__Text excerpt__.
============================================================
Sean Gorman
By Sean Gorman November 25, 2013

Results fall far short

On Earth Day 2009, gubernatorial candidate Bob McDonnell announced a "bold pledge" to protect hundreds of thousands of acres from development.

He issued a press release lauding the land conservation efforts of then-Gov. Tim Kaine, a Democrat, and House Speaker Bill Howell, R-Stafford.

"As our population increases and land in Virginia is developed at a rate of roughly 60,000 acres a year, it is important we continue this bipartisan conservation effort," McDonnell wrote.  "As governor, I will do so by ensuring that we conserve another 400,000 acres by the conclusion of my term in January 2014."

We first examined McDonnell's progress on this pledge more than two years ago and found the governor was off to a slow start. Records from the Virginia Department of Conservation and Recreation showed the state had protected 62,019 acres during the first 18 months of McDonnell's  administration, which began in January 2010. We rated the promise "In the Works" and said we'd revisit it before McDonnell left office.

The update is that McDonnell, with less than two months remaining to his governorship, is not even halfway to filling his 400,000-acre preservation vow.

The latest tally on the Virginia Department of Conservation and Recreation's website shows that the McDonnell administration had protected 164,433 acres through Sept. 16, 2013.
============================================================
__Written exercise 1__. Filter the records down to every line that contains the string "located", and treat uppercase and lowercase letters as different.

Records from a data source
============================================================
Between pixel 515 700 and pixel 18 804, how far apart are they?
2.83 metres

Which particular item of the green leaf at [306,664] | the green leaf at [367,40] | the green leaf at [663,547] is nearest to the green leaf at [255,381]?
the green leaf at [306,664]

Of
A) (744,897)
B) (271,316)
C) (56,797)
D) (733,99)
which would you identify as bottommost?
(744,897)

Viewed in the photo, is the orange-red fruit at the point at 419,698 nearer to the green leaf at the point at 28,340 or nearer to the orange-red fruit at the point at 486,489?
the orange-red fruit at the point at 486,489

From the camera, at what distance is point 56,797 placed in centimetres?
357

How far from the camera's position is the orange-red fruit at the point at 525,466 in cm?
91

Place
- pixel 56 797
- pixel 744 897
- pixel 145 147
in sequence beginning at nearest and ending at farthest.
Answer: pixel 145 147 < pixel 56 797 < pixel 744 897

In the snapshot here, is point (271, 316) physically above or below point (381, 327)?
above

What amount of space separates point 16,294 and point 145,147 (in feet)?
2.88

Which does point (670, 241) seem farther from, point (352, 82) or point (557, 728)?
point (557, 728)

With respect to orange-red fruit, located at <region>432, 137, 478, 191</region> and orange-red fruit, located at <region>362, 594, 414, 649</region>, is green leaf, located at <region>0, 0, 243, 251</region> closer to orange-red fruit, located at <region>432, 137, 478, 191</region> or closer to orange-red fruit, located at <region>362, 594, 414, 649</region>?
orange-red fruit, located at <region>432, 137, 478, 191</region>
============================================================
__Written exercise 2__. Resume the article on McDonnell's land conservation pledge, continuing directly after its last sentence.

__Answer 1__.
With respect to orange-red fruit, located at <region>432, 137, 478, 191</region> and orange-red fruit, located at <region>362, 594, 414, 649</region>, is green leaf, located at <region>0, 0, 243, 251</region> closer to orange-red fruit, located at <region>432, 137, 478, 191</region> or closer to orange-red fruit, located at <region>362, 594, 414, 649</region>?
orange-red fruit, located at <region>432, 137, 478, 191</region>

__Answer 2__.
Taylor Keeney, a spokeswoman for the governor, emailed us Nov. 15 that the total has risen to 171,331 acres and that the closure of some outstanding land deals could add another 47,630 acres before McDonnell leaves office Jan. 11.

If those contracts are signed while he's governor, 218,961 acres would be conserved under McDonnell.

Keeney acknowledged that the 400,000-acre pledge hit a snag. She said the tight economy made a major conservation incentive -- Virginia's Land Preservation Tax Credit -- less attractive to landowners. The program provides up to $100 million annually in tax credits for landowners who donate their property, or give the state an easement to it, for conservation. The tax break amounts to 40 percent of the appraised value of the land.

Nikki Rovner, director of state government relations at the Nature Conservancy in Virginia, said the sluggish economy depressed land values and left landowners less eager to cash in on the tax credits.

Rovner and Heather Richards, vice president of the Piedmont Environmental Council, a Warrenton-based conservation organization, said McDonnell's 400,000-acre goal is no longer attainable.

"Barring acres just falling wholesale from the sky, that's just not going to happen," Richards said.

For comparison, here are the conservation tallies of other Virginia governors this century, according to the Department of Conservation and Recreation:

*Kaine preserved 431,390 acres;

*Mark Warner, 210,110 acres;

*Jim Gilmore, 96,427 acres.

No doubt, McDonnell's options as governor have been limited by a tight economy. But this could have been foreseen; on the day McDonnell made his pledge to conserve 400,000 acres, the nation was in the thick of the Great Recession. So we rate this a Promise Broken.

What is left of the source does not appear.